:: DATA EXCERPTS ::
╔══
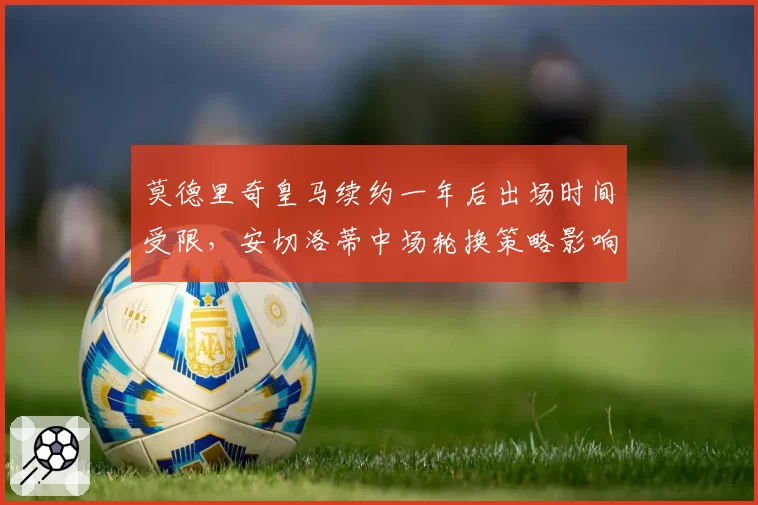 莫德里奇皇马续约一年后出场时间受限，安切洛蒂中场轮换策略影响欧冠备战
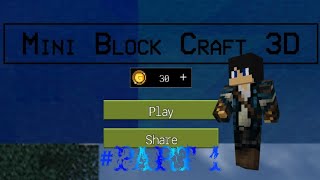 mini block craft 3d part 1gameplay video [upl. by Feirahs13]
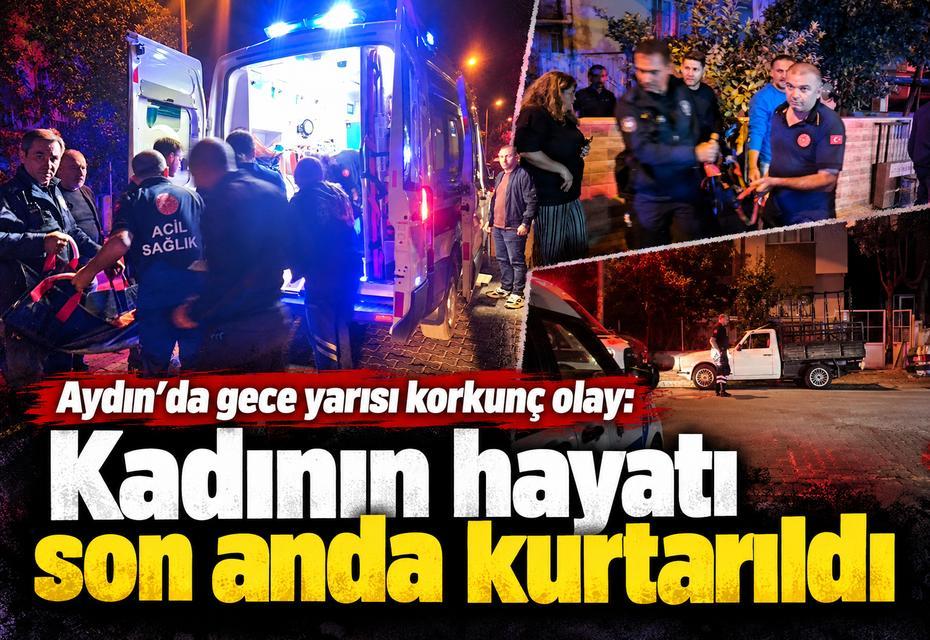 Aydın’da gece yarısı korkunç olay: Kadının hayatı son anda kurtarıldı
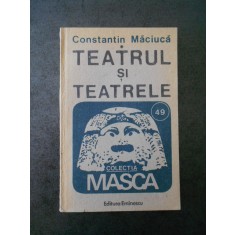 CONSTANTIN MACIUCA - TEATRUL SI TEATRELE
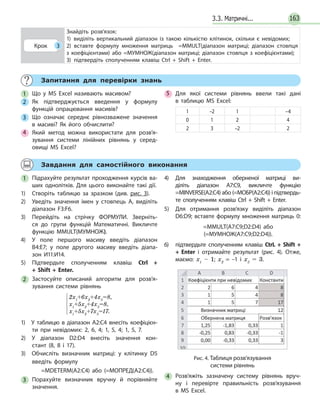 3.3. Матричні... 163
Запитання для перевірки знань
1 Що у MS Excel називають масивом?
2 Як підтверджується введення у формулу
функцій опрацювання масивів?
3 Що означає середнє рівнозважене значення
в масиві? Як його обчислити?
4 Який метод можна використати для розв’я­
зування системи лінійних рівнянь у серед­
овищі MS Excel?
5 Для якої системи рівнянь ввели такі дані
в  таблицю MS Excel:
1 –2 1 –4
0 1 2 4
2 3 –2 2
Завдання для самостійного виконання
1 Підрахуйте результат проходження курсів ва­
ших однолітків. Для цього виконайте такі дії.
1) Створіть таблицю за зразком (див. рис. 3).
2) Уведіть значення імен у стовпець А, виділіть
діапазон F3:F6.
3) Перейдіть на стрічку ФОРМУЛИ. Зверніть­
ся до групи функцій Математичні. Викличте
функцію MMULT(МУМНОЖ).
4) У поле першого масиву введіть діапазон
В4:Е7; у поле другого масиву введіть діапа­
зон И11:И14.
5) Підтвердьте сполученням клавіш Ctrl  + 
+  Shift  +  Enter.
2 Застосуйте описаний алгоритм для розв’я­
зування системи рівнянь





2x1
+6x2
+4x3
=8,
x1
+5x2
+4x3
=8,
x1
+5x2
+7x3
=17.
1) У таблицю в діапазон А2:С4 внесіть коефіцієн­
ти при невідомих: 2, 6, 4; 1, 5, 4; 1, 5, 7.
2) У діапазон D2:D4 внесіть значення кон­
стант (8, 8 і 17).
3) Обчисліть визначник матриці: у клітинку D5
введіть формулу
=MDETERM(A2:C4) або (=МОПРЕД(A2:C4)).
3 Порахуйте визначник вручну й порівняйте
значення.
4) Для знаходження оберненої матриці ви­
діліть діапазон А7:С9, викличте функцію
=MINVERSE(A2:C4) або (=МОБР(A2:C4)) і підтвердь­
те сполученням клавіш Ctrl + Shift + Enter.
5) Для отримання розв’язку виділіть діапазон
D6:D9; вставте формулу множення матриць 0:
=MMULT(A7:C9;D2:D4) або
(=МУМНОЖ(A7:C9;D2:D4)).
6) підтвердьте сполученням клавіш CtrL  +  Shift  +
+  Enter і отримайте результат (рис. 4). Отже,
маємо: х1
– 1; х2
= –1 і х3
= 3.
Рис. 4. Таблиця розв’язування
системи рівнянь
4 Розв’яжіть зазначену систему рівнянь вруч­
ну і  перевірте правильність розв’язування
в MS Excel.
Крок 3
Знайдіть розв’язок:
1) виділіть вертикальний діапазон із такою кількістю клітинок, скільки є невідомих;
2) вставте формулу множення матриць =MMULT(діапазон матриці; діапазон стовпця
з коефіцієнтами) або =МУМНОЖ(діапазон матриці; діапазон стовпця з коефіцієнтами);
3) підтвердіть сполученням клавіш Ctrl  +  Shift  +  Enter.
╚══
╔══
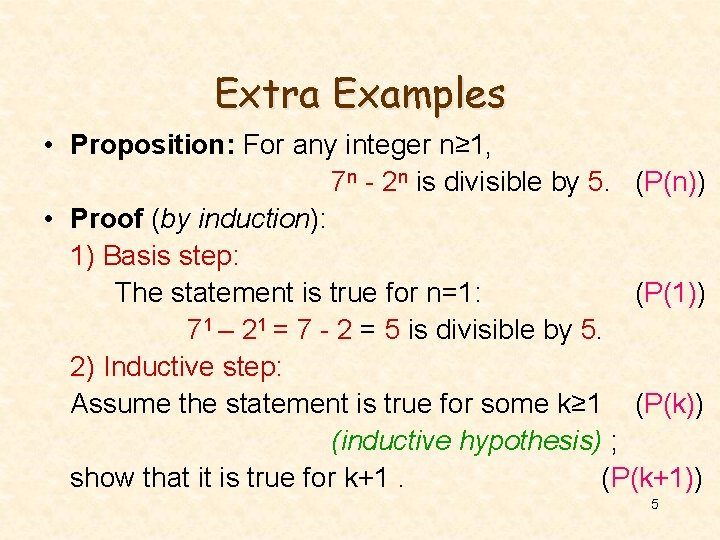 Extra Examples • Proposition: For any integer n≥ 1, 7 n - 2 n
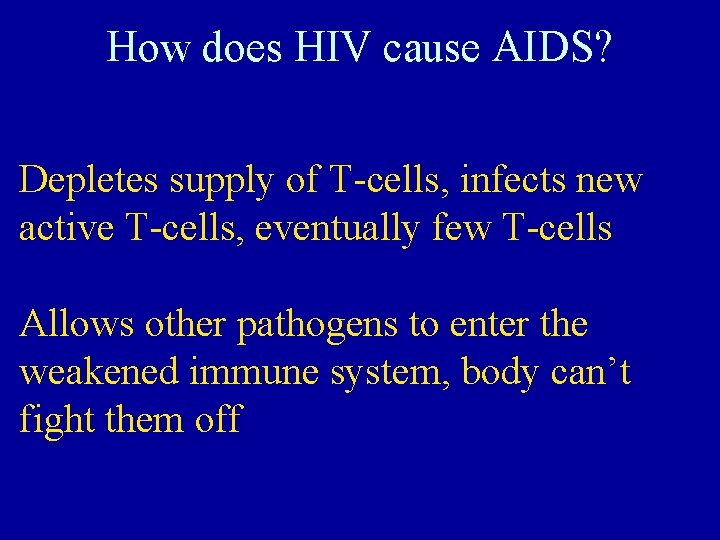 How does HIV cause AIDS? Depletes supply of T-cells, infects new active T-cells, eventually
╚══
╔══
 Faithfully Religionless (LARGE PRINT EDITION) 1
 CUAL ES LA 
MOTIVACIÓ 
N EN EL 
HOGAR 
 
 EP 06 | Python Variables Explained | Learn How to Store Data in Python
╚══
:: TASK INSTRUCTIONS ::
Go through the material and copy every line in which the word "матриць" occurs.

:: YOUR SOLUTION ::
D6:D9; вставте формулу множення матриць 0:
2) вставте формулу множення матриць =MMULT(діапазон матриці; діапазон стовпця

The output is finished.